Instructions for the task — An identical copy of all the entries is the required result.

Records from a collection —
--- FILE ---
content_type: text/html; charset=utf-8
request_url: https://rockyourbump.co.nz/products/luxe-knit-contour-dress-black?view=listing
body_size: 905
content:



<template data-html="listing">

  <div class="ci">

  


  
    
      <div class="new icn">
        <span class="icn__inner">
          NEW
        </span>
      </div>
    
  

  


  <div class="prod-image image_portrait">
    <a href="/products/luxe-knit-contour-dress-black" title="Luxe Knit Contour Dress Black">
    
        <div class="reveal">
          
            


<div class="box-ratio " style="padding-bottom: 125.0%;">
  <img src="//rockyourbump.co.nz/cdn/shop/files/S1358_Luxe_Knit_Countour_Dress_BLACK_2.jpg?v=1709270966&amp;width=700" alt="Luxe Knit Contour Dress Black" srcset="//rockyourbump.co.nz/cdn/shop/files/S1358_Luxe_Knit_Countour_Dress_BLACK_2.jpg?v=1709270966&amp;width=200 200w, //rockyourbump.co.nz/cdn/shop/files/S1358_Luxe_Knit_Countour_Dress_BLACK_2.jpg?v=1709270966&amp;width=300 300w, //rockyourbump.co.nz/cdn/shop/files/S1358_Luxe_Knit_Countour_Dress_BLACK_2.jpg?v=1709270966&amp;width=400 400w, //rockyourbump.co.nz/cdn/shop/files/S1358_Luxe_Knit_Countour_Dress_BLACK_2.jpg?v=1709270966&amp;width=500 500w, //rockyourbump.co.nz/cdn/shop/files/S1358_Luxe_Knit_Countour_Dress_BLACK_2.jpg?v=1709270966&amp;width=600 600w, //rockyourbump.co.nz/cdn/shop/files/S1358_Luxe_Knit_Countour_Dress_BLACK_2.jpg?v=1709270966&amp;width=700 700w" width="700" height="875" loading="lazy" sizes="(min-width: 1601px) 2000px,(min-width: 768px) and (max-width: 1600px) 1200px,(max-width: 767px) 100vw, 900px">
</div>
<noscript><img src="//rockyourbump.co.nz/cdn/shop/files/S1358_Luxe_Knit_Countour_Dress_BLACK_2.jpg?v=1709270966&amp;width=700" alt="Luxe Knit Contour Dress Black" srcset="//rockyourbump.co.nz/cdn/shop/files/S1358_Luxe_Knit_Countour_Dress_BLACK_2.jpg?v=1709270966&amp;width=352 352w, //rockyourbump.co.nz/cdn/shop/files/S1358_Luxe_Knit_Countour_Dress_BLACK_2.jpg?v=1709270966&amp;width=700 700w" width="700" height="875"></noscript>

Solution for this problem —
--- FILE ---
content_type: text/html; charset=utf-8
request_url: https://rockyourbump.co.nz/products/luxe-knit-contour-dress-black?view=listing
body_size: 905
content:



<template data-html="listing">

  <div class="ci">

  


  
    
      <div class="new icn">
        <span class="icn__inner">
          NEW
        </span>
      </div>
    
  

  


  <div class="prod-image image_portrait">
    <a href="/products/luxe-knit-contour-dress-black" title="Luxe Knit Contour Dress Black">
    
        <div class="reveal">
          
            


<div class="box-ratio " style="padding-bottom: 125.0%;">
  <img src="//rockyourbump.co.nz/cdn/shop/files/S1358_Luxe_Knit_Countour_Dress_BLACK_2.jpg?v=1709270966&amp;width=700" alt="Luxe Knit Contour Dress Black" srcset="//rockyourbump.co.nz/cdn/shop/files/S1358_Luxe_Knit_Countour_Dress_BLACK_2.jpg?v=1709270966&amp;width=200 200w, //rockyourbump.co.nz/cdn/shop/files/S1358_Luxe_Knit_Countour_Dress_BLACK_2.jpg?v=1709270966&amp;width=300 300w, //rockyourbump.co.nz/cdn/shop/files/S1358_Luxe_Knit_Countour_Dress_BLACK_2.jpg?v=1709270966&amp;width=400 400w, //rockyourbump.co.nz/cdn/shop/files/S1358_Luxe_Knit_Countour_Dress_BLACK_2.jpg?v=1709270966&amp;width=500 500w, //rockyourbump.co.nz/cdn/shop/files/S1358_Luxe_Knit_Countour_Dress_BLACK_2.jpg?v=1709270966&amp;width=600 600w, //rockyourbump.co.nz/cdn/shop/files/S1358_Luxe_Knit_Countour_Dress_BLACK_2.jpg?v=1709270966&amp;width=700 700w" width="700" height="875" loading="lazy" sizes="(min-width: 1601px) 2000px,(min-width: 768px) and (max-width: 1600px) 1200px,(max-width: 767px) 100vw, 900px">
</div>
<noscript><img src="//rockyourbump.co.nz/cdn/shop/files/S1358_Luxe_Knit_Countour_Dress_BLACK_2.jpg?v=1709270966&amp;width=700" alt="Luxe Knit Contour Dress Black" srcset="//rockyourbump.co.nz/cdn/shop/files/S1358_Luxe_Knit_Countour_Dress_BLACK_2.jpg?v=1709270966&amp;width=352 352w, //rockyourbump.co.nz/cdn/shop/files/S1358_Luxe_Knit_Countour_Dress_BLACK_2.jpg?v=1709270966&amp;width=700 700w" width="700" height="875"></noscript>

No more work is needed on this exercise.